INSTRUCTIONS TO FOLLOW:
Every line below should be repeated exactly as written.

Saved data entries:

##########

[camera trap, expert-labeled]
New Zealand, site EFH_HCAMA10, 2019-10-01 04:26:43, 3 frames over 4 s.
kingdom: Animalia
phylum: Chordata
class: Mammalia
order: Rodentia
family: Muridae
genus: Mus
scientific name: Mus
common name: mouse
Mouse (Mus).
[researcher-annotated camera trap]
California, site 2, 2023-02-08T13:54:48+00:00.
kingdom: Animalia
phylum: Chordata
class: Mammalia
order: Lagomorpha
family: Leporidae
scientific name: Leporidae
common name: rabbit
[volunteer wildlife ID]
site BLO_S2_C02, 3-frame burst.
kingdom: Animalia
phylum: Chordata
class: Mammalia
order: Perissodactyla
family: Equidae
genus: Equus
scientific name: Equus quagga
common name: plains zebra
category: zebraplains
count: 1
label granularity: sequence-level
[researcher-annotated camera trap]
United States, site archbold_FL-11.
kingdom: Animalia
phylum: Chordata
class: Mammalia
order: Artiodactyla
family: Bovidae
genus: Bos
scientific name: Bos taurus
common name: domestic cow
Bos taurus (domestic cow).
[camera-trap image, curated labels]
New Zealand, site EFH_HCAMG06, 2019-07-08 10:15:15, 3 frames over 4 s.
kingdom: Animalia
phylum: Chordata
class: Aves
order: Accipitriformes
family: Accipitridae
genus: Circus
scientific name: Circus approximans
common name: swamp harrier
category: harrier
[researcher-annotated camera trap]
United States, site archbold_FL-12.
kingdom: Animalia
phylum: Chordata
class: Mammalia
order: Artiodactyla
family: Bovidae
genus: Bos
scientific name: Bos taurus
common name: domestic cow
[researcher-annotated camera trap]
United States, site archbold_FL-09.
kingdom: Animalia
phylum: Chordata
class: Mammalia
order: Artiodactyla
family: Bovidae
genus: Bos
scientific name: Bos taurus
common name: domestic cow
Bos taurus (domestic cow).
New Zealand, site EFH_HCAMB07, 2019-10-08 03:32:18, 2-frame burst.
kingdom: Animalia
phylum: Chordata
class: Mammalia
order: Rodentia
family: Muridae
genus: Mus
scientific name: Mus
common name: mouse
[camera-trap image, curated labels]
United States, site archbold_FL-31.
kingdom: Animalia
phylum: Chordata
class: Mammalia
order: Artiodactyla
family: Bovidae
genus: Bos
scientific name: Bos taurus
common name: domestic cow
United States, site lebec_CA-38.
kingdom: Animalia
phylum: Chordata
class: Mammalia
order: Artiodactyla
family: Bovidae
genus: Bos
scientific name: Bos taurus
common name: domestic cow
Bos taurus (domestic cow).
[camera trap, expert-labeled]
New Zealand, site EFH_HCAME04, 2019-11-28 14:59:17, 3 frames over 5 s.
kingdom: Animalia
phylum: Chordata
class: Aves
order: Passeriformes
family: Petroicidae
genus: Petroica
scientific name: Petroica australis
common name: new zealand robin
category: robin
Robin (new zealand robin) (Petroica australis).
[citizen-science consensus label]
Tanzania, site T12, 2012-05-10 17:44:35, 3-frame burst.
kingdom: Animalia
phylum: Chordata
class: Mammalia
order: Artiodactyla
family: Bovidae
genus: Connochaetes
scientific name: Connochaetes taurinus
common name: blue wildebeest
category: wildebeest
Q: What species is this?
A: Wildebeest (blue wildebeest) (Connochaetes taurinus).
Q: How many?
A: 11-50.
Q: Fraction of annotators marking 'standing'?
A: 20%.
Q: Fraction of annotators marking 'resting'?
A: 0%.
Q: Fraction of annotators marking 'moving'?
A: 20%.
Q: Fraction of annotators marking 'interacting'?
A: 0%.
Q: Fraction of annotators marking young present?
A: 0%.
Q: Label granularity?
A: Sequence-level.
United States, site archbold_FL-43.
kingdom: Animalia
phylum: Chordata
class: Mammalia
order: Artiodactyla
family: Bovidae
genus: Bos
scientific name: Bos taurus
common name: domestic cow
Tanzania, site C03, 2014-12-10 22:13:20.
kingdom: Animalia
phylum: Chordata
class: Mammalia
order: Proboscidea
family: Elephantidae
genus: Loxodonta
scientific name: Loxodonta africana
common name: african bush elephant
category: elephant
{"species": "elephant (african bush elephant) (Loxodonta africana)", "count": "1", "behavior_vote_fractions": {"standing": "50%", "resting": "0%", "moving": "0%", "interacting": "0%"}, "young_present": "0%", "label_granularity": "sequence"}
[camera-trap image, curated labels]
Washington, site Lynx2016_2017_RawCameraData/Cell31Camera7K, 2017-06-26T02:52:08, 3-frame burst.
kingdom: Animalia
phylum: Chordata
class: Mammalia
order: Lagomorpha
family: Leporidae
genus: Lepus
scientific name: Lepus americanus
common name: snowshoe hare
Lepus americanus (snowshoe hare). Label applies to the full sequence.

##########

OUTPUT BELOW:
[camera trap, expert-labeled]
New Zealand, site EFH_HCAMA10, 2019-10-01 04:26:43, 3 frames over 4 s.
kingdom: Animalia
phylum: Chordata
class: Mammalia
order: Rodentia
family: Muridae
genus: Mus
scientific name: Mus
common name: mouse
Mouse (Mus).
[researcher-annotated camera trap]
California, site 2, 2023-02-08T13:54:48+00:00.
kingdom: Animalia
phylum: Chordata
class: Mammalia
order: Lagomorpha
family: Leporidae
scientific name: Leporidae
common name: rabbit
[volunteer wildlife ID]
site BLO_S2_C02, 3-frame burst.
kingdom: Animalia
phylum: Chordata
class: Mammalia
order: Perissodactyla
family: Equidae
genus: Equus
scientific name: Equus quagga
common name: plains zebra
category: zebraplains
count: 1
label granularity: sequence-level
[researcher-annotated camera trap]
United States, site archbold_FL-11.
kingdom: Animalia
phylum: Chordata
class: Mammalia
order: Artiodactyla
family: Bovidae
genus: Bos
scientific name: Bos taurus
common name: domestic cow
Bos taurus (domestic cow).
[camera-trap image, curated labels]
New Zealand, site EFH_HCAMG06, 2019-07-08 10:15:15, 3 frames over 4 s.
kingdom: Animalia
phylum: Chordata
class: Aves
order: Accipitriformes
family: Accipitridae
genus: Circus
scientific name: Circus approximans
common name: swamp harrier
category: harrier
[researcher-annotated camera trap]
United States, site archbold_FL-12.
kingdom: Animalia
phylum: Chordata
class: Mammalia
order: Artiodactyla
family: Bovidae
genus: Bos
scientific name: Bos taurus
common name: domestic cow
[researcher-annotated camera trap]
United States, site archbold_FL-09.
kingdom: Animalia
phylum: Chordata
class: Mammalia
order: Artiodactyla
family: Bovidae
genus: Bos
scientific name: Bos taurus
common name: domestic cow
Bos taurus (domestic cow).
New Zealand, site EFH_HCAMB07, 2019-10-08 03:32:18, 2-frame burst.
kingdom: Animalia
phylum: Chordata
class: Mammalia
order: Rodentia
family: Muridae
genus: Mus
scientific name: Mus
common name: mouse
[camera-trap image, curated labels]
United States, site archbold_FL-31.
kingdom: Animalia
phylum: Chordata
class: Mammalia
order: Artiodactyla
family: Bovidae
genus: Bos
scientific name: Bos taurus
common name: domestic cow
United States, site lebec_CA-38.
kingdom: Animalia
phylum: Chordata
class: Mammalia
order: Artiodactyla
family: Bovidae
genus: Bos
scientific name: Bos taurus
common name: domestic cow
Bos taurus (domestic cow).
[camera trap, expert-labeled]
New Zealand, site EFH_HCAME04, 2019-11-28 14:59:17, 3 frames over 5 s.
kingdom: Animalia
phylum: Chordata
class: Aves
order: Passeriformes
family: Petroicidae
genus: Petroica
scientific name: Petroica australis
common name: new zealand robin
category: robin
Robin (new zealand robin) (Petroica australis).
[citizen-science consensus label]
Tanzania, site T12, 2012-05-10 17:44:35, 3-frame burst.
kingdom: Animalia
phylum: Chordata
class: Mammalia
order: Artiodactyla
family: Bovidae
genus: Connochaetes
scientific name: Connochaetes taurinus
common name: blue wildebeest
category: wildebeest
Q: What species is this?
A: Wildebeest (blue wildebeest) (Connochaetes taurinus).
Q: How many?
A: 11-50.
Q: Fraction of annotators marking 'standing'?
A: 20%.
Q: Fraction of annotators marking 'resting'?
A: 0%.
Q: Fraction of annotators marking 'moving'?
A: 20%.
Q: Fraction of annotators marking 'interacting'?
A: 0%.
Q: Fraction of annotators marking young present?
A: 0%.
Q: Label granularity?
A: Sequence-level.
United States, site archbold_FL-43.
kingdom: Animalia
phylum: Chordata
class: Mammalia
order: Artiodactyla
family: Bovidae
genus: Bos
scientific name: Bos taurus
common name: domestic cow
Tanzania, site C03, 2014-12-10 22:13:20.
kingdom: Animalia
phylum: Chordata
class: Mammalia
order: Proboscidea
family: Elephantidae
genus: Loxodonta
scientific name: Loxodonta africana
common name: african bush elephant
category: elephant
{"species": "elephant (african bush elephant) (Loxodonta africana)", "count": "1", "behavior_vote_fractions": {"standing": "50%", "resting": "0%", "moving": "0%", "interacting": "0%"}, "young_present": "0%", "label_granularity": "sequence"}
[camera-trap image, curated labels]
Washington, site Lynx2016_2017_RawCameraData/Cell31Camera7K, 2017-06-26T02:52:08, 3-frame burst.
kingdom: Animalia
phylum: Chordata
class: Mammalia
order: Lagomorpha
family: Leporidae
genus: Lepus
scientific name: Lepus americanus
common name: snowshoe hare
Lepus americanus (snowshoe hare). Label applies to the full sequence.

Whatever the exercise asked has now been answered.